* **DO THIS**:
Write out the entries again in full, starting at the line that contains "How far away" and ending after the last entry. In each answer, raise every number by 139, both the coordinates and the distances, and leave all other text as it is.

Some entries
# # # # # # #

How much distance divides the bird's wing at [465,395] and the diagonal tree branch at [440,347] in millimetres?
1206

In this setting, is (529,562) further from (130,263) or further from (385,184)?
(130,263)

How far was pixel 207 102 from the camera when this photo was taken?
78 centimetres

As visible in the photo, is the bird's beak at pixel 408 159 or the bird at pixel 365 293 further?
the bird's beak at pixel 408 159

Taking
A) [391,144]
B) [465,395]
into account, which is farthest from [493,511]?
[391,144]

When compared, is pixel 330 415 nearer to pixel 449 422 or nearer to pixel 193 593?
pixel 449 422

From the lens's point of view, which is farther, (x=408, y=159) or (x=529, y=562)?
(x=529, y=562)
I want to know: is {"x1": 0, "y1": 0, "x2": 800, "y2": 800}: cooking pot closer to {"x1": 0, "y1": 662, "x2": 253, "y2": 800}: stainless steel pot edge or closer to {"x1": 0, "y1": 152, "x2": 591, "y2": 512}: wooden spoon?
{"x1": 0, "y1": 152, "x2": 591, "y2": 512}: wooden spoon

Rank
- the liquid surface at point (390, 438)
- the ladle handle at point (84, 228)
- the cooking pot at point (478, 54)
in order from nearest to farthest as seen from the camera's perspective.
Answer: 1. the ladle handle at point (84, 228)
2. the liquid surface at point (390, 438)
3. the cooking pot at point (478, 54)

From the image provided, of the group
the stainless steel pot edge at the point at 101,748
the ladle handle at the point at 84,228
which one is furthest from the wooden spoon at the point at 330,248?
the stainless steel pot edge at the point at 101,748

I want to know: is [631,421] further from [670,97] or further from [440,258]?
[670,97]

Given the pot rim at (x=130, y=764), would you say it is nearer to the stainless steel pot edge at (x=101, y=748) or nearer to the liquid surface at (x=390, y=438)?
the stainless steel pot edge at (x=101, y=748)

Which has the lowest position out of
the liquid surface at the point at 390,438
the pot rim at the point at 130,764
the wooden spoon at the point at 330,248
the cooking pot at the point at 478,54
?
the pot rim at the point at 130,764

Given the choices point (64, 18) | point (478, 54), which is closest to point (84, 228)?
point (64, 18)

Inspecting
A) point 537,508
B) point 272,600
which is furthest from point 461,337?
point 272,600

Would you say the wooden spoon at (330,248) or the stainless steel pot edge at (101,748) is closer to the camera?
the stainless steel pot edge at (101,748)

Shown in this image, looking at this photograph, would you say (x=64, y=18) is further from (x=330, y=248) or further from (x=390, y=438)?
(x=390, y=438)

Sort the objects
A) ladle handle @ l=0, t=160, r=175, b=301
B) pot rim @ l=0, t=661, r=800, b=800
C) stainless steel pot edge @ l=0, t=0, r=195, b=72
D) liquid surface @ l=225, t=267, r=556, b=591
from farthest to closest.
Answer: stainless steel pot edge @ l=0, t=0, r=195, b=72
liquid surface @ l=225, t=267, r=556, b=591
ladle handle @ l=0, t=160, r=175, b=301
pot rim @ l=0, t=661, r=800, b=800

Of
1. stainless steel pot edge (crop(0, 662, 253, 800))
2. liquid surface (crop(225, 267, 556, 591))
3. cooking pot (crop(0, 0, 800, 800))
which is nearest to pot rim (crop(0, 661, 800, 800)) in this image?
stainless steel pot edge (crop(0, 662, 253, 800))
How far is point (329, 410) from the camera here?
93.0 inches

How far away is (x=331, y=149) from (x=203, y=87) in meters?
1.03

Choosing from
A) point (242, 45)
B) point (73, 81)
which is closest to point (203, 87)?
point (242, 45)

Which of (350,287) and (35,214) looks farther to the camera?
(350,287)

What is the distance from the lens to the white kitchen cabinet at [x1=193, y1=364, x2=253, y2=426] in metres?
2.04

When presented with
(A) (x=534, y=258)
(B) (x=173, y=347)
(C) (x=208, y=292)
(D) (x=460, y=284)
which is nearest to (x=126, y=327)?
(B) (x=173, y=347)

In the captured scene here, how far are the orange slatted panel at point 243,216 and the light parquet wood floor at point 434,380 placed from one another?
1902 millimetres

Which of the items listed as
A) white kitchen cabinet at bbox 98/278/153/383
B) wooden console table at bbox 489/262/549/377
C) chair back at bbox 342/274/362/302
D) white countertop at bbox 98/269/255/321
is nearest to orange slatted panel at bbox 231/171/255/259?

# # # # # # #

* **FINAL RESULT**:
How far away is (x=331, y=149) from (x=203, y=87) in meters?
140.03

Choosing from
A) point (242, 45)
B) point (73, 81)
which is closest to point (203, 87)?
point (381, 184)

Which of (350,287) and (35,214) looks farther to the camera?
(489,426)

What is the distance from the lens to the white kitchen cabinet at [x1=193, y1=364, x2=253, y2=426] in metres?
141.04

When presented with
(A) (x=534, y=258)
(B) (x=173, y=347)
(C) (x=208, y=292)
(D) (x=460, y=284)
which is nearest to (x=126, y=327)?
(B) (x=312, y=486)

In the captured scene here, how far are the orange slatted panel at point 243,216 and the light parquet wood floor at point 434,380 placed from one another?
2041 millimetres

Which of the items listed as
A) white kitchen cabinet at bbox 98/278/153/383
B) wooden console table at bbox 489/262/549/377
C) chair back at bbox 342/274/362/302
D) white countertop at bbox 98/269/255/321
is nearest to orange slatted panel at bbox 231/171/255/259?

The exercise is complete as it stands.